Reviewer 1:
» its applications to cryptography are missing and questionable.
• 2 paragraphs lists applications of modular arithmetic in crypto. Two algorithms are presented for crypto coprocessors… (This was all he could say about the paper.)
Reviewer 2:
» The text sometimes makes statements like "In cryptographic applications many divisions are performed with the same divisor." Such statements should be accompanied by examples.
• Has not he noticed that in RSA, ECC, ElGamal… fixed moduli are used in exponentiation? The audience of a crypto conference should known it.
» … the complexity model should be clearly described in a paragraph with the same title.
• Not only a paragraph, but a whole section is there: Time Complexity. This guy did not even look at the section titles of the paper.
» … What is the middle third of a bit sequence?
• Is he serious? (But, it is actually defined in the paper. Just look…)
Reviewer 3:
» CHES concentrates on embedded crypto where space is usually a more critical concern than time... The methods here are therefore probably more useful on a server/PC crypto accelerator than in a smart card.
• Embedded systems =/ smart cards. Cell phones, cable modems, portable music players, DVD players, set-top boxes, digital VCR's, secure disk drives, FLASH memory, etc. have less severe memory constraints, but they all benefit from higher speed.
» … would have liked a deeper treatment of space requirements. There was almost nothing on this, but it is important for CHES readers.
• …like power consumption, side channel leakage, fault tolerance, circuit size, etc. This paper deals with the speed of algorithms.
» … what happens with carry/borrow bits at the boundaries
• Did he even look? The necessary results are cited and referenced ([29]).
» … R is a well known algorithm/general technique.
• R uses truncated products (and no other operations!) for accelerating Newton's iteration (which is the "well known algorithm/general technique"). If he thinks these speedups are well known, he should give a reference.
Reviewer 4:
» The comparison of the diverse arithmetic algorithms is based on a theoretical analysis that considers only the number of digit-multiplications, but ignores load/store operations.
• He missed the point of Section 4 (1/2 page) and the Summary why not measure running times, count load ops.
» … The main weakness of the paper is the lack of "real" timings measured on concrete implementations of these algorithms... Without concrete timings it is not possible to evaluate the efficiency of the proposed algorithms for cryptographic applications...
• In Section 4 it is discussed in details why no such concrete "timings" are needed for the considered algorithms.
» … space limitations are a bad excuse for not including the timings
• Execution time measurements are almost meaningless: they are too platform dependent.

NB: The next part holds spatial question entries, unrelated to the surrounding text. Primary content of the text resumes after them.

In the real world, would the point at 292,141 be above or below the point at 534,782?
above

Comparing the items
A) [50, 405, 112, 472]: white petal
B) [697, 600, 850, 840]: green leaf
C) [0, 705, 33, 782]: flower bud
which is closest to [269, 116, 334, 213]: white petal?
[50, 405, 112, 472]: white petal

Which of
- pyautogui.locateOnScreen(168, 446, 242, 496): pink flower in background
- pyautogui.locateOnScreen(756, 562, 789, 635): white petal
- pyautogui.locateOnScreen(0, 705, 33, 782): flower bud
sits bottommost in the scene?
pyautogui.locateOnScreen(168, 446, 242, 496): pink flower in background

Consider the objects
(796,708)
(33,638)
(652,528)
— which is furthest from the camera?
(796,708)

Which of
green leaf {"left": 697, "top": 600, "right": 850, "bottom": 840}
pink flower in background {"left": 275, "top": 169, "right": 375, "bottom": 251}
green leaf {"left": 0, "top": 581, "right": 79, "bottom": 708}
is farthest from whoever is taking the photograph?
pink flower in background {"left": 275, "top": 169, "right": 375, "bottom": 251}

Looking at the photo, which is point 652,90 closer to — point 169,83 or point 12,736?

What matters is the relative speed of different algorithms on the same platform, which is the topic of the paper.
» … The Barrett algorithm as published in the original paper in the proceedings of CRYPTO 96 actually uses truncated multiplications.
• Barrett's contribution is described and referenced in the paper. We present new results for sub-quadratic cases, which were not discussed before, and we use more general truncated products than MS and LS halves of the digit sequences.
» Montgomery Multiplication with Karatsuba complexity is implemented in the MIRACL long integer library (see MIRACL Users Manual) and therefore it is not an original contribution
• MIRACL did not use truncated products, did not publish its algorithms. Our Montgomery multiplication algorithms predated MIRACL by 2 years, they are different, faster and more general.
» …The pseudo-code of the so-called Karatsuba-Comba-Montgomery (KCM) multiplication is given in the paper "Energy-Efficient Software Implementation of Long Integer Modular Arithmetic," which was presented at CHES 2005.
• NOT TRUE! The CHES'05 paper only gives a reference to an unpublished manuscript from 2005 (2 years too late), no "pseudo-code".
Reviewer 5:
» The authors present a study of faster than ``grammar school method'' algorithm for performing multiplications.
• NO! This reviewer did not even read the Title or the Introduction.
» I am pretty certain, that all of the studied algorithms are standard/old techniques that are well known in the computer arithmetic and DSP communities.
• Provide references! "Pretty certain" means nothing, especially since we saw the reviewer did not even know what the paper was about.
» The paper reads more like a project report with many disconnected pieces.
• The title: "Applications…" of a new tool set. Of course, they are "disconnected": these are the "pieces", where we can use the tools.
» ...the specific contributions of the author is not clearly separated from what was known/used before.
• The new complexity results (as explained in the text) are in bold italics in the corresponding tables, and the new formulas are boxed. In the Summary they are listed again. – Read the damn paper before writing a review!